Geçen gün marketteydim. Küçük bir çocuk annesinin yanında ikide bir elini sağa sola atarak  marketin öteberisini alıyordu. Annesi de: “Oğlum, yapma, alma, henüz para vermedik. Satın alalım, sana vereceğim!” diyordu. Ben de içimden: ”Ne güzel, Allah razı olsun, kadın çocuğu ne güzel eğitiyor.” dedim. O anda yanımızda bulunan başka bir bayan: “Bir şey olmaz, çocuktur, alsın!” demez mi? O anda öğretmenliğim tuttu ve dayanamadım: “Hanımefendi, siz çocuğun eğitimine engel oluyorsunuz, şimdiden gereken eğitimi çocuğa vermezsek; ileride bu kötü alışkanlığı bu çocuktan uzaklaştırmak mümkün olmaz.” dedim.

Sözün özü, bugün toplumda gördüğümüz, midemizi bulandıran ya da içimizi sızlatan, bize dudak ısırtan sorunlardan kurtulmak istiyorsak -ki istediğimizi her platformda dile getiriyoruz- birinci basamakta anne, baba olarak aile eğitimine çok ama çok önem vermeliyiz; ikinci basamak olarak çevre ve arkadaş seçiminde, doktorun verdiği ilacı kullanırken gösterdiğimiz titizlikten daha fazla titizlik göstermeliyiz. Üçüncü basamakta hem devlet olarak hem devletle beraber veli olarak okul eğitiminde gereken titizliği gösterip deyim yerindeyse varımızı yoğumuzu vererek çocuklarımızı eğitmeliyiz. Bugün biz şunu yapıyoruz: ”Saldım çayıra, Mevlam kayıra!”  Ya da: ”Eti benim, kemiği senin!” deyip her şeyi okula bırakıp işin içinden çıkıyor ve sorumluluğumuzu yerine getirdiğimizi sanıyoruz.

Eğitim giderlerinde ne bireysel ne devlet olarak cimrilik yapamayız. Eğitim giderlerinde cimrilik yaparsak, çocuklarımızın yetişmesinde de cimrilik yapmış oluruz. Ancak çocuklarımızın eğitiminde yaptığımız cimrilik bize toplumsal sorunlar olarak geri döner.
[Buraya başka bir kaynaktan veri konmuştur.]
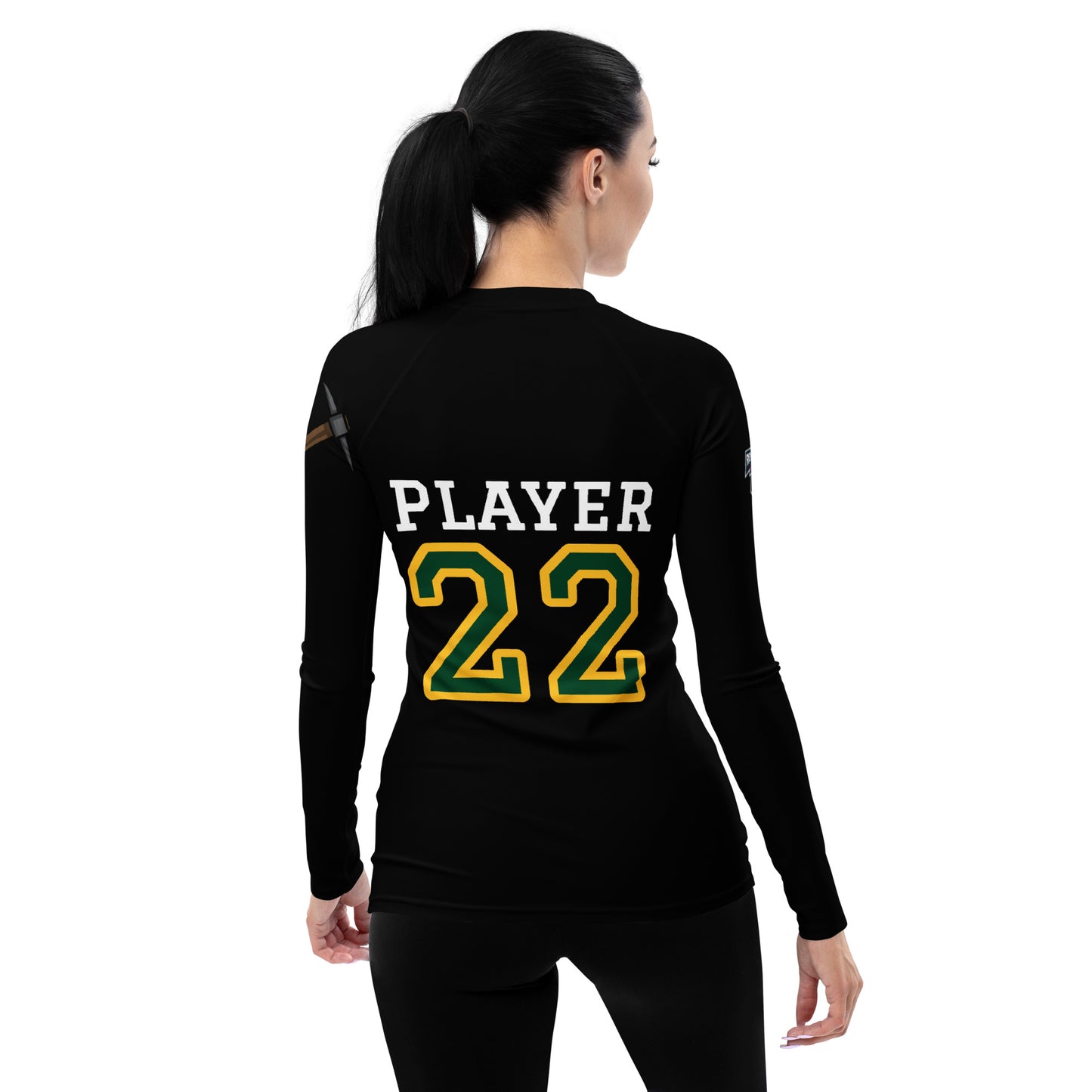 CUSTOM MINERS WOMENS RASH GUARD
Bu nedenle eğitim giderlerinde cimrilik yapma gibi bir lüksümüz olamaz!

Ülkeler, sanayide, turizmde, savunmada, üretimde, ekonomide çok iyi bir durumda olsalar bile; eğitimde geride iseler, felaketler yaklaşmaktadır demektir.

“Yarın, bugün rahatlarına kıyabilenlerindir.” (Cenap Şahabettin) Bugün rahatımıza kıyıp özveride bulunmazsak; gelecekte şikayetçi olacağımız sorunlardan kurtulup rahat edemeyiz/huzurlu olamayız.